Imprensa é oposição. O resto é armazém de secos e molhados."

(Millôr Fernandes)

sexta-feira, 15 de novembro de 2019

Nem só de sertanejo vive o Goiás

Sexta, 15 de novembro de 2019
A monocultura cultural sertaneja é um mito que precisa ser desconstruído


Por
Juan Ricthelly*

Goiânia é uma cidade que não deixa de me surpreender, seja pela simpatia característica de seu povo, pelo zelo com suas praças e parques, pela cerveja artesanal local, a Colombina ou pela quantidade de bares excelentes espalhados por toda a cidade.

Confesso que não sou fã do sertanejo universitário, e de seus cantores e cantoras nacionalmente conhecidos, com agendas lotadas de shows, música tocando em rádios,  festas, programas de TV, carros de som estrondosos, status do Instagram e do WhatsApp, timelines do Facebook, na casa do vizinho, na casa do meus amigos e parentes, por toda parte... É música onipresente, sendo quase impossível viver um único dia nesse país, sem ouvir ao menos uma vez ao longo do dia.

Simplesmente odeio, e não vou entrar no mérito do meu desgosto, não gosto e não tenho que dar explicações, evito ao máximo ouvir, de modo que não toca na minha casa, no meu carro e muito menos nas minhas festas.

Mas voltando à Goiânia...

Estive por lá esses dias, e planejei visitar três bares: Don Guina Pub, o meu bar favorito, em razão da música e da decoração; o Aquarius, pelo chopp gelado, decoração e pela opção de observar os peixes quando o tédio chega; o Bar do Mirante na Avenida Perimetral Norte, pela visão panorâmica de Goiânia.

Essas eram minhas pretensões boêmias, meus amigos disseram que eram um tanto burguesas, e sugeriram outras alternativas.

Confesso com certa vergonha, que até esse dia tinha uma visão preconceituosa de Goiânia, acreditando quase que cegamente na supremacia cultural do sertanejo universitário por aquelas bandas, quebrei a cara.... Acho que nunca estive tão redondamente enganado na minha vida.

Começaríamos a noite num samba, e quando me disseram que esse seria o nosso prelúdio, levantei a sobrancelha incrédulo...

Ao dobrarmos a esquina, o som dos batuques se destacava, a entrada era barata e os atendentes cordiais, ao entrar no Distrito 115, tive que segurar meu queixo, fiquei boquiaberto com a cena.

Uma roda de samba com mais de 20 mulheres animava uma multidão de 200 pessoas, que dançavam, cantavam, bebiam e se divertiam numa alegria que estava no ar e era vista a olho nu, pessoas bonitas de todas as idades e cores, conectadas pelo som ancestral do samba, mais cedo um rapaz havia sido expulso por assedio, esse tipo de comportamento não era tolerado naquele ambiente, em que todos e todas pareciam se sentir à vontade para ser o que quisessem e como quisessem.


Era uma noite fresca, a maioria usava trajes onde ombros, braços, nucas e costas ficavam à mostra, de modo que cada corpo com suas tatuagens podia facilmente ser observado, parecia até uma galeria de arte, onde corpos vivos e bonitos eram o depósito de pinturas, gravuras, desenhos e frases.

* _ITENS FORNECIDOS_

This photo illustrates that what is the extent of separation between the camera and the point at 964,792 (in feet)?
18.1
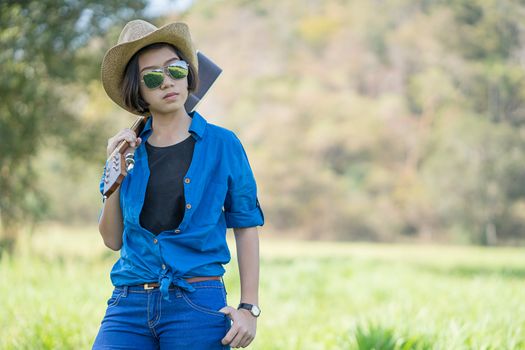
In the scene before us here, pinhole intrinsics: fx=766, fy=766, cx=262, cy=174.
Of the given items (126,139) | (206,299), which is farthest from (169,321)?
(126,139)

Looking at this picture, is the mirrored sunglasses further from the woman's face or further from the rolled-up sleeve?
the rolled-up sleeve

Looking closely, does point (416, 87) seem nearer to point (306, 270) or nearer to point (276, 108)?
point (276, 108)

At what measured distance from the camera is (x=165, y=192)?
8.89ft

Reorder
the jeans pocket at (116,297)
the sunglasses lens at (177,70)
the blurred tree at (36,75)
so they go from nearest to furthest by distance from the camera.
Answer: the jeans pocket at (116,297), the sunglasses lens at (177,70), the blurred tree at (36,75)

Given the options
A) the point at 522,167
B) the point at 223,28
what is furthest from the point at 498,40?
the point at 223,28

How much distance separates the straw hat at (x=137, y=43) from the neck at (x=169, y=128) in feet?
0.64

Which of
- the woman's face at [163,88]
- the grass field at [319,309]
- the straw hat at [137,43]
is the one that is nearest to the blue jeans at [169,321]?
the woman's face at [163,88]

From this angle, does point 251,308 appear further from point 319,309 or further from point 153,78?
point 319,309

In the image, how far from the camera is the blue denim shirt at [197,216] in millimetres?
2619

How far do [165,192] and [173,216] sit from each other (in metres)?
0.09

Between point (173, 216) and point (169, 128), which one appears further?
point (169, 128)

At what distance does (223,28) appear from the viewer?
2223 inches

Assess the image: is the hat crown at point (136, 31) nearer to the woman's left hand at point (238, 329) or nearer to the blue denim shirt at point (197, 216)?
the blue denim shirt at point (197, 216)

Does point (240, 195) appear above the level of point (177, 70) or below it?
below
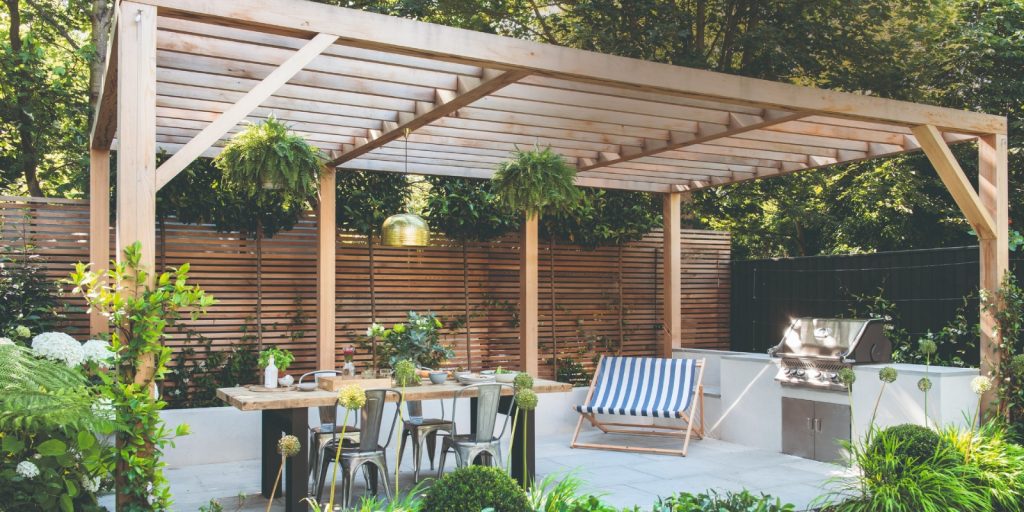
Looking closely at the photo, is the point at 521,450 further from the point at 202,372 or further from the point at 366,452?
the point at 202,372

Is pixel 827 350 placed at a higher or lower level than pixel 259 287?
lower

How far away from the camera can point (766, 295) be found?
1041cm

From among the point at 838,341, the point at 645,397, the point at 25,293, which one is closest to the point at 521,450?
the point at 645,397

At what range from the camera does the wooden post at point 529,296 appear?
8.45m

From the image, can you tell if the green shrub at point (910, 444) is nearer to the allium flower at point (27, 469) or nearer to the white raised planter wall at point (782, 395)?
the white raised planter wall at point (782, 395)

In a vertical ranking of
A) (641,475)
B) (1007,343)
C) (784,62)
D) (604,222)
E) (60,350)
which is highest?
(784,62)

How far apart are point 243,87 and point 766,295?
705 cm

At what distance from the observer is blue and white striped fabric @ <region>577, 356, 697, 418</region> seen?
301 inches

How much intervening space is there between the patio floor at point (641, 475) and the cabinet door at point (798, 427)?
11cm

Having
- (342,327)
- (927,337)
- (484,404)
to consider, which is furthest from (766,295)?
(484,404)

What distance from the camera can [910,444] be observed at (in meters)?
5.22

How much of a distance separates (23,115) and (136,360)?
6.60 metres

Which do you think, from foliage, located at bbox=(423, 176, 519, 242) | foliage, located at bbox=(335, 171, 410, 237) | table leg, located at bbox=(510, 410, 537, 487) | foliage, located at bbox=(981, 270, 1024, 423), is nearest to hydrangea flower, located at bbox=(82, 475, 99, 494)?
table leg, located at bbox=(510, 410, 537, 487)

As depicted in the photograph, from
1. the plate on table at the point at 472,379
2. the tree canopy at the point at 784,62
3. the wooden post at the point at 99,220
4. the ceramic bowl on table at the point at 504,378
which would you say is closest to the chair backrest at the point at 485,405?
the plate on table at the point at 472,379
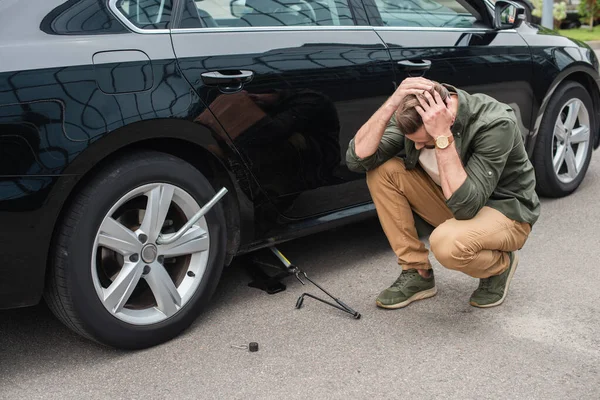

* _REQUISITOS_
Por favor, continue o texto sobre a noite em Goiânia a partir da última frase apresentada.

* _RESPOSTA DA TAREFA_
O samba seguia imparável, mulheres revezavam nos instrumentos e na voz, Nina Sondara, uma mulher negra com tranças coloridas de azul até a metade, era uma maestra regendo uma orquestra viva, Rainy Agatha transbordava samba por suas cordas vocais e lia até pensamentos, digo isso porque pedi uma música em pensamento e ela ouviu, cantando o Canto das Três Raças de Clara Nunes, tive que agradecer pessoalmente depois.

Fiquei em êxtase e extremamente surpreso com aquela descoberta, peço desculpas aos meus amigos goianienses pela ignorância e preconceito, mas eu jamais imaginei na minha vida que em Goiânia havia um samba de tão alto nível, sério!

Depois fomos ao Monkey, um bar karaokê, onde os banheiros ao invés dos tradicionais bonequinhos com os dizeres “Ele/Ela” na porta, simplesmente tinha macacos acompanhados da frase “Sem gênero”, ao entrar a parede dizia num rabisco de pincel atômico “Eu não sou um macaco!!!”. Mais uma vez me surpreendi com a diversidade das músicas cantadas pelos corajosos que se aventuravam a soltar a voz no microfone, acho que de umas 30 músicas cantadas, somente umas 5 eram sertanejo universitário, talvez nem isso. Me arrisquei com a Canção do Senhor da Guerra do Legião Urbana, até num karaokê dá para falar de política por meio de uma música.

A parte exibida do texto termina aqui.